At the time I was reading Delusion, I was hard core agnostic, not soft wibbly atheist like I am now, and I remember being put off by his tone (yeah) and thinking that he was making some faulty assumptions about agnosticism and whatnot. I wonder what I would think if I read it now. I still kind of think of him as a bit of a grumpy old man, but whether he is or not, his arguments ought to be weighed by their merit, not by whether or not we like him as a person.

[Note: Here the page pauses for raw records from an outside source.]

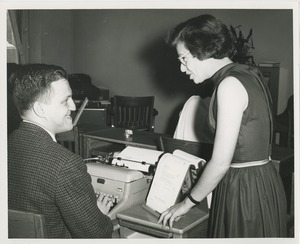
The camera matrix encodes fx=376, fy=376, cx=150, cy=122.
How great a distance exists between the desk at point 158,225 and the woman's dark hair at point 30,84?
58 centimetres

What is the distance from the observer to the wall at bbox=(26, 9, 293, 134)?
4766 mm

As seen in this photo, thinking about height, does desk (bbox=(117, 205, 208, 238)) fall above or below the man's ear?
below

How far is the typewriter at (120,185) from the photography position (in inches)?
68.2

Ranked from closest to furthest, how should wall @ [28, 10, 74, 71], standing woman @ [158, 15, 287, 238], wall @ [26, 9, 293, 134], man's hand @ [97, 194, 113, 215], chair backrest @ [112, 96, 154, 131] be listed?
1. standing woman @ [158, 15, 287, 238]
2. man's hand @ [97, 194, 113, 215]
3. chair backrest @ [112, 96, 154, 131]
4. wall @ [26, 9, 293, 134]
5. wall @ [28, 10, 74, 71]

I'm shying away from him just now as some of his comments regarding sexism, for example, turn me off, and there are plenty of other atheists online and in print that I can read instead.
Anyway, in the comments of the review a discussion about atheism and faith came up and some of the remarks really helped me to crystalize some of my thoughts about why I shouldn't believe in god. One commenter insisted that if god is outside of reality, then science can't really address this god, and should leave him alone. I mean, if god is outside or "meta" real, then we'll never be able to address the idea in a reliable, discriminating way, so it's certainly possible that anyone's ideas about god, the afterlife, etc are true, so why can't the militant atheists lay off? The nature of the supernatural is outside of science's purview, so hands off!
But, okay, we can't know, we'll never know, so it must therefore be true and possible?
I can't accept that anymore. Because, well, if we can't know anything about God, then everything we say about God is, by definition, made up. Sure, it's possible that God is what we think it is, but without being able to test our claims, this possibility is basically identical to every single other possible idea, from the Flying Spaghetti Monster, to the Orbitting Tea Cup, to the God Who Really Likes The Colour Greyish Green and Wants Us All To Enjoy Tea As Much As Possible. We can say that God is Love, we can dance through a bunch of philosophical hoops, and that's all well and good, but if the argument is that God is outside reality, that we'll never be able to measure in any way what God is, then it might as well be a made up fairy tale for all the good it does us.
Now, if there is a God who affects our universe, then science can, maybe not now, but theoretically test these claims. If that's the case, then the burden of proof rests with the theists, and they have to show their work. Otherwise, they're kind of just playing make-believe, aren't they?